→ **DIRECTION**
Your task is to return the line containing "How much of" plus every line after it, exactly and with nothing added.

= = = = =

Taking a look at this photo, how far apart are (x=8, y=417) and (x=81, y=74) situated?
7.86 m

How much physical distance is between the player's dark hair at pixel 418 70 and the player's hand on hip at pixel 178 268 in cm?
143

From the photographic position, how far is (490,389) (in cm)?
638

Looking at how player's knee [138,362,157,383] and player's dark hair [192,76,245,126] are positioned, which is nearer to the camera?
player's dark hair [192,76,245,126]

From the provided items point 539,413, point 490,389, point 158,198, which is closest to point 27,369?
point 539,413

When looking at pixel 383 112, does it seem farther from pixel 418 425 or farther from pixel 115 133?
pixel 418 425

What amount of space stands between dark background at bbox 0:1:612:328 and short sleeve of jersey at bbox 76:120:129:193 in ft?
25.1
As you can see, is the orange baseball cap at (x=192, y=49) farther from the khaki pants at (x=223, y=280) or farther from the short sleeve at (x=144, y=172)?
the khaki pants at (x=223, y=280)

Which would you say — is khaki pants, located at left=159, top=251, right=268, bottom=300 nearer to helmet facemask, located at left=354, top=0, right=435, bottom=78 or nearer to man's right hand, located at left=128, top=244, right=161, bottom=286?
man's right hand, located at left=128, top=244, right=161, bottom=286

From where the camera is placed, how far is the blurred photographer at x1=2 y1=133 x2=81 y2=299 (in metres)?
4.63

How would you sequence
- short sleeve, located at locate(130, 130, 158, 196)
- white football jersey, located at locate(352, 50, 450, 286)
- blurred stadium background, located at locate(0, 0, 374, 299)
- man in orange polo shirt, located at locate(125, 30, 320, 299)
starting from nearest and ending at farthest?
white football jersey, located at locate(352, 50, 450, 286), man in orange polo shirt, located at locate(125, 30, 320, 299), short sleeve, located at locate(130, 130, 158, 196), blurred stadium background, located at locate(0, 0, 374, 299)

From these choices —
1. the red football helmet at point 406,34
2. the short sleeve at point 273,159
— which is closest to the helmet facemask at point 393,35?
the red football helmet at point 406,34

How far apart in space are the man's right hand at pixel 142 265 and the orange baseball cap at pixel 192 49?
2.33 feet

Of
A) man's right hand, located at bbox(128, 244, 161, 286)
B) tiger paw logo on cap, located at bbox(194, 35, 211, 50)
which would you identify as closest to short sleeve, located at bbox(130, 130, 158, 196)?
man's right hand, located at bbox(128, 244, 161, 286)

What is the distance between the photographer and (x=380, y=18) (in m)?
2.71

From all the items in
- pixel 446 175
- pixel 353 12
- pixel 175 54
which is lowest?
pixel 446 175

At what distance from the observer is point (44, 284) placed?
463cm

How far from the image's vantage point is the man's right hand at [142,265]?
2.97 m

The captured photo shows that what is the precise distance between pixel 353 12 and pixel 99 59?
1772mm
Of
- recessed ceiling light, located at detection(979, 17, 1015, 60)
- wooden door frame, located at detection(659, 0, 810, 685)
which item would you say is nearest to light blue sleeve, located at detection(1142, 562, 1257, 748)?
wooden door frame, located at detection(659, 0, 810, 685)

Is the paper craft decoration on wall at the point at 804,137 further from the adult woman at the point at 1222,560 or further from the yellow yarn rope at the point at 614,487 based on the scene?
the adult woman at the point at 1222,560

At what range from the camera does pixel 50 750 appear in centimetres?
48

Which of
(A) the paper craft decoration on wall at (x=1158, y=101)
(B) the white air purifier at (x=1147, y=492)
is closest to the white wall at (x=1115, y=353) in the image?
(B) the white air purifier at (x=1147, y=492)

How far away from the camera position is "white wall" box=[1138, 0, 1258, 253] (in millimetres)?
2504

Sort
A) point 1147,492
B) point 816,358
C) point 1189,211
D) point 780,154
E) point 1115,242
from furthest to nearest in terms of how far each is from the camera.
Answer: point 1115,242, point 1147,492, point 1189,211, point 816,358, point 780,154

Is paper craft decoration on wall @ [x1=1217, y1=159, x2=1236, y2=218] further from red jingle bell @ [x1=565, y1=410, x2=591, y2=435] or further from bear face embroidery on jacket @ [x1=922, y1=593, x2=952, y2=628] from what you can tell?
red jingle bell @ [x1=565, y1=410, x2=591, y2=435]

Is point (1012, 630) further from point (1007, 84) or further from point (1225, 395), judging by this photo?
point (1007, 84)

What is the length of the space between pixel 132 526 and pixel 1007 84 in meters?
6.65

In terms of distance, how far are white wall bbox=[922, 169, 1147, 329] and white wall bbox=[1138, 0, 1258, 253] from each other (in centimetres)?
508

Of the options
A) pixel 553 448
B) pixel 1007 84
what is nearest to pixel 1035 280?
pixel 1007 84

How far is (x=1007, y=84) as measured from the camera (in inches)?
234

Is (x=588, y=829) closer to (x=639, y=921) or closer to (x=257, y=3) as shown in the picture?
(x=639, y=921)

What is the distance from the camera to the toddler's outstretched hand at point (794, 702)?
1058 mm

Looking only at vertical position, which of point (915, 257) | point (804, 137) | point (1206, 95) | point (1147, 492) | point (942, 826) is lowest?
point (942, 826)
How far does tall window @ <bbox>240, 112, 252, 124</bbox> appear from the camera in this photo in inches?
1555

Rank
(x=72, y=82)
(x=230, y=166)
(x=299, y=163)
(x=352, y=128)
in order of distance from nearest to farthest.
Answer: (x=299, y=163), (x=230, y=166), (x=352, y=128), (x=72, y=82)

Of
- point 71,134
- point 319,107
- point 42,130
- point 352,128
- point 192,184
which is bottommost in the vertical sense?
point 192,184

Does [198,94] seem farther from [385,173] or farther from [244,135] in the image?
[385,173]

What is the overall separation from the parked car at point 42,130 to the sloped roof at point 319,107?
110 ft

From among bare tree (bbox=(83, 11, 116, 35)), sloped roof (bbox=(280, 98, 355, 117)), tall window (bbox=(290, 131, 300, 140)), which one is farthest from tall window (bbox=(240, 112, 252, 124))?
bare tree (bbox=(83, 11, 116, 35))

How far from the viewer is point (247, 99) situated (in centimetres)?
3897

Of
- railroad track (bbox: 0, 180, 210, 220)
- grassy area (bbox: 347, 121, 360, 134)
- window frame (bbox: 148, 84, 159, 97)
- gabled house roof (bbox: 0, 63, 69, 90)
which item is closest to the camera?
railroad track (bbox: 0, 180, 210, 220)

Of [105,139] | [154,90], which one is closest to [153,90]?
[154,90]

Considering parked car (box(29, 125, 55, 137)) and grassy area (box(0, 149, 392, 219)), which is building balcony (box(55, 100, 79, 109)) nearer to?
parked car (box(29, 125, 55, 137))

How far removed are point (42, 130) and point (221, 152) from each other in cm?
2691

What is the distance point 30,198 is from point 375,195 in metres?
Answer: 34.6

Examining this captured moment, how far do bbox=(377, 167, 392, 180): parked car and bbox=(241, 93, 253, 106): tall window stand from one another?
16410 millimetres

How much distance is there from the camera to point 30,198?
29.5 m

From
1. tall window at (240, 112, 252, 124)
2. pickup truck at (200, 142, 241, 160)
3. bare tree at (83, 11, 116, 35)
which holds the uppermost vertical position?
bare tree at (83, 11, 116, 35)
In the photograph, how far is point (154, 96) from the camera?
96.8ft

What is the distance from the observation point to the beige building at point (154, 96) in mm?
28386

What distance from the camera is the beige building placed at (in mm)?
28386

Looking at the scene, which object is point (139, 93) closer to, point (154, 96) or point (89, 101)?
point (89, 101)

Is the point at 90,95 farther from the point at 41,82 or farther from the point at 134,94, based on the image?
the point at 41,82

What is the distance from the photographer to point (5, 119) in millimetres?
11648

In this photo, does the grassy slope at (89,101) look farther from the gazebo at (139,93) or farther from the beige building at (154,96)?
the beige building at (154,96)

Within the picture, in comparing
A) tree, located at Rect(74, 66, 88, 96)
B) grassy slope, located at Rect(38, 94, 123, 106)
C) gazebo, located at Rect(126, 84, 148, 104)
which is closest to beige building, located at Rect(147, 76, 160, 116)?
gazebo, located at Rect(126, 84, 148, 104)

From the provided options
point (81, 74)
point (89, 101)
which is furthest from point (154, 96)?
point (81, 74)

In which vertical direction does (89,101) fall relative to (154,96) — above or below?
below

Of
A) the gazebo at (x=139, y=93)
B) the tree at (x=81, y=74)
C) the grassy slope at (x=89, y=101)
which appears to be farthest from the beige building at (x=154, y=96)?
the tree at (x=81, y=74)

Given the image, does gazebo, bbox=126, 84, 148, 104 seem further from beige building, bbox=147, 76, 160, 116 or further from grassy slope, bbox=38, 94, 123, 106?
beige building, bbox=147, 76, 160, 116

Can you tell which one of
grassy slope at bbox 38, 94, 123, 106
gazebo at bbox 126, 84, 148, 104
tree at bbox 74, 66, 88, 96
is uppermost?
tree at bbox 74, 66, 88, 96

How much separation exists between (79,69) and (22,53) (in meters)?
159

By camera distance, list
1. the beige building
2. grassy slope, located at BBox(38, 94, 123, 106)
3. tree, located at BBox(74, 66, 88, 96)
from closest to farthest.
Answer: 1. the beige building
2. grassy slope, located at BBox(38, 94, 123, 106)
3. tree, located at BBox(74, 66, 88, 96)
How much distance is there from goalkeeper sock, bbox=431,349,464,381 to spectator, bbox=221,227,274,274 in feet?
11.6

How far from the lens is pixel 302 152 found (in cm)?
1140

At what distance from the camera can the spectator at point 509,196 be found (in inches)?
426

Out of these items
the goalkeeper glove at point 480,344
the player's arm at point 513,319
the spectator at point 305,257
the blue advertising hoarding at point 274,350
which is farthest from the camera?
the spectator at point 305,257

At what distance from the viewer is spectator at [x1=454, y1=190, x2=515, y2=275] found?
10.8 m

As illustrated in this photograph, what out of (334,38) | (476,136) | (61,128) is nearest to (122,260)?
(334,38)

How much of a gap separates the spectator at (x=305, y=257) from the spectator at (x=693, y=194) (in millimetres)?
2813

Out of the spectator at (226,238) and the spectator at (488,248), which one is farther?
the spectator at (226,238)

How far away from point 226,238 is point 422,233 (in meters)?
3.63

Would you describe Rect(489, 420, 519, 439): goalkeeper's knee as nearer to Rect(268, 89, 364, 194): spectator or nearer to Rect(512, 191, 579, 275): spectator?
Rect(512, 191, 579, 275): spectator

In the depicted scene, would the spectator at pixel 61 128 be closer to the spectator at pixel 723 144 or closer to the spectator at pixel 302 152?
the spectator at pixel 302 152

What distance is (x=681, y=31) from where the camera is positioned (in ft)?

= = = = =

→ **EXPECTED ANSWER**
How much of a gap separates the spectator at (x=305, y=257) from the spectator at (x=693, y=194) (in millimetres)?
2813

Out of the spectator at (226,238) and the spectator at (488,248), which one is farther?
the spectator at (226,238)

How far away from point 226,238 is point 422,233 (in meters)?
3.63

Would you describe Rect(489, 420, 519, 439): goalkeeper's knee as nearer to Rect(268, 89, 364, 194): spectator or nearer to Rect(512, 191, 579, 275): spectator?
Rect(512, 191, 579, 275): spectator

In the depicted scene, would the spectator at pixel 61 128 be closer to the spectator at pixel 723 144 or closer to the spectator at pixel 302 152?
the spectator at pixel 302 152

What distance is (x=681, y=31) from where the camera is positioned (in ft)?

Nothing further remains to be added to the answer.